TEXTE FOURNI:
Kingdom Hearts 358/2 Days
6.4
Kingdom Hearts 358/2 Days

Jeu de h.a.n.d. et Square Enix (2009Nintendo DS)

Kingdom Hearts est une licence qui tient à cœur d'énormément de mondes. Cette richesse nous la devons au très grand Tetsuya Nomura. Les multiples sous-intrigues laissés en suspend par chaque volet de la saga accentuaient non-seulement le mystère mais surtout le besoin irrépressible de se replonger dans les moments les plus signifiants pour en comprendre la moindre ficelle (outre le voyage et la qualité de l'aventure en général). A ce besoin, Kingdom Hearts 358/2 Days est conçu pour répondre aux questions qui torture les fans après avoir achevé le second opus principal: Qu'à pu faire Roxas au sein de l'Organisation XIII ? Pourquoi l'a-t-il quitté ? Quel lien entretenait-il avec Axel ? Avaient-ils un cœur ?


Pour répondre à ces questions, la manière n'est pourtant pas la meilleure que Square Enix ait pu adopter.

[Enregistrements conservés]
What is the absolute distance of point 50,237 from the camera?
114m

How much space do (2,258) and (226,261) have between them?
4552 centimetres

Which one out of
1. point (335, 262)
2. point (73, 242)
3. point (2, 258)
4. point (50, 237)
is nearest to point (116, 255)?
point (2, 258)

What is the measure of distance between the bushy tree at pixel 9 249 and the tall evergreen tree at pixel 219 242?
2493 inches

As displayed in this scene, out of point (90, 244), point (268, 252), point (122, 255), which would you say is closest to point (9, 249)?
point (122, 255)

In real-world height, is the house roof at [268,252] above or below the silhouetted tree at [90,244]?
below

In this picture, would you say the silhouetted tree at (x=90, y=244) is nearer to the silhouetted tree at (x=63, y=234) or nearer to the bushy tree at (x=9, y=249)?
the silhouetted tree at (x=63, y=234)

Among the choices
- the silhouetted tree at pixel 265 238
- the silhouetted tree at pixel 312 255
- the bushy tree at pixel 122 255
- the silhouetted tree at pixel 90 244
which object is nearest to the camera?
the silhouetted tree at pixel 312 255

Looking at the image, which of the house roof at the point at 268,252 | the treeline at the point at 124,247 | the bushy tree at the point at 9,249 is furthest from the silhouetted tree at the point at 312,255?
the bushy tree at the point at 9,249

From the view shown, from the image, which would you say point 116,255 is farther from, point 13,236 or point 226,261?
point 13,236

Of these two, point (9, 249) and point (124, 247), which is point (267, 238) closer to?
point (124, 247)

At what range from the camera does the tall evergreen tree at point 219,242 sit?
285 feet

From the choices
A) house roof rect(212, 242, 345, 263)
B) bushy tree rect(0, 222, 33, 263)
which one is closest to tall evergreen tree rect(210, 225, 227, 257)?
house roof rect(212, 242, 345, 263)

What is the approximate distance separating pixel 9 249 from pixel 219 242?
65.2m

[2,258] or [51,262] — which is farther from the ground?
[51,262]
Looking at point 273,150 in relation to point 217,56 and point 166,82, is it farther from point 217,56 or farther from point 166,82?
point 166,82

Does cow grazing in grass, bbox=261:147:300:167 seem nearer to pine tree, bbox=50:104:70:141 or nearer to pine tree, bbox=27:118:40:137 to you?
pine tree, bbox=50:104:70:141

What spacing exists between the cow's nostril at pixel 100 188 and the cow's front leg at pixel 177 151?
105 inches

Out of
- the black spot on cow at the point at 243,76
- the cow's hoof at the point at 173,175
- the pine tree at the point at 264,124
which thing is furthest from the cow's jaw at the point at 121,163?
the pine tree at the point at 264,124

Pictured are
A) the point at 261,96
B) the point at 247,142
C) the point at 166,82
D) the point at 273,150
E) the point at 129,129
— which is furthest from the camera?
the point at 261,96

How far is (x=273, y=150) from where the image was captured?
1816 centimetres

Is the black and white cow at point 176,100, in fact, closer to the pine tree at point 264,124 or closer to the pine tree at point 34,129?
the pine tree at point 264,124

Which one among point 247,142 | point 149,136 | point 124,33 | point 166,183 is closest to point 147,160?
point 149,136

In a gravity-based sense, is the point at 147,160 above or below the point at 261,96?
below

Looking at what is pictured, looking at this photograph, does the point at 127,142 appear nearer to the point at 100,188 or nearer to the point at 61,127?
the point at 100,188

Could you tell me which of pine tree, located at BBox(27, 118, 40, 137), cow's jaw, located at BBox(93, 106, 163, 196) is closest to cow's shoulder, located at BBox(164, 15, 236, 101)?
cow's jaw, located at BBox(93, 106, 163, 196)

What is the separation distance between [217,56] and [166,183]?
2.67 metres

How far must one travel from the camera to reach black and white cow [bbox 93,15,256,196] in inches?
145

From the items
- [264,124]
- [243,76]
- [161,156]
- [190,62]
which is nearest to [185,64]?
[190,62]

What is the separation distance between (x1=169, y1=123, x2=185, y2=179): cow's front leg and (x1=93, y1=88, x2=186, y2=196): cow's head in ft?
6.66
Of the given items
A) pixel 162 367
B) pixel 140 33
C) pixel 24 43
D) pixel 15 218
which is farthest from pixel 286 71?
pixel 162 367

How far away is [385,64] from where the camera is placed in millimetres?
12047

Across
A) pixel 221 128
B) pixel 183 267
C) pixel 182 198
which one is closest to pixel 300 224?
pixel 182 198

PROBLÈME POSÉ A: Disposez sous forme de liste JSON de chaînes, à raison d'une chaîne par ligne et sans les lignes vides, les enregistrements depuis la ligne contenant « How far must » jusqu'à la fin des enregistrements, ces deux bornes comprises.
PROBLÈME POSÉ B: Poursuivez la critique de Kingdom Hearts 358/2 Days à partir de l'endroit où elle s'arrête.

RÉSULTAT A:
[
  "How far must one travel from the camera to reach black and white cow [bbox 93,15,256,196] in inches?",
  "145",
  "From the items",
  "- [264,124]",
  "- [243,76]",
  "- [161,156]",
  "- [190,62]",
  "which is nearest to [185,64]?",
  "[190,62]",
  "What is the separation distance between (x1=169, y1=123, x2=185, y2=179): cow's front leg and (x1=93, y1=88, x2=186, y2=196): cow's head in ft?",
  "6.66",
  "Of the given items",
  "A) pixel 162 367",
  "B) pixel 140 33",
  "C) pixel 24 43",
  "D) pixel 15 218",
  "which is farthest from pixel 286 71?",
  "pixel 162 367",
  "How far away is [385,64] from where the camera is placed in millimetres?",
  "12047",
  "Across",
  "A) pixel 221 128",
  "B) pixel 183 267",
  "C) pixel 182 198",
  "which one is closest to pixel 300 224?",
  "pixel 182 198"
]

RÉSULTAT B:
Avoir dispersé les différents spin-off de la licence sur plusieurs supports était une idée intéressante pour des histoires moins importantes (ce qui s'avère à moitié-vrai, chacun présentant un élément indispensable de toute l'intrigue générale) mais qui s'avère peu pratique. Tout le monde ne pouvant pas s'offrir les différentes consoles spécialisées. Mais cela dessert le jeu en lui-même.
Pour une telle histoire, la Nintendo DS ne semble pas avoir la puissance nécessaire pour permettre de retranscrire comme il le faudrait son bagage dramatique (à l'exception des cinématiques). Le jeu ne peut compter que sur le texte pour porter les émotions de ses personnages tant les graphismes sont en retards (nous sommes très loin de la qualité de Birth by Sleep sorti un an plus tard sur PSP).
Le jeu ne profite d'ailleurs pas suffisamment des fonctionnalités de sa console, il ne semble même pas avoir été conçu pour. A l'exception des visions de Roxas qui se superposent avec le passé de Sora (et la très signifiante cinématique de fin qui en devient déchirante), l'écran du bas ne sert pratiquement à rien et n'a jamais besoin d'interaction avec le joueur.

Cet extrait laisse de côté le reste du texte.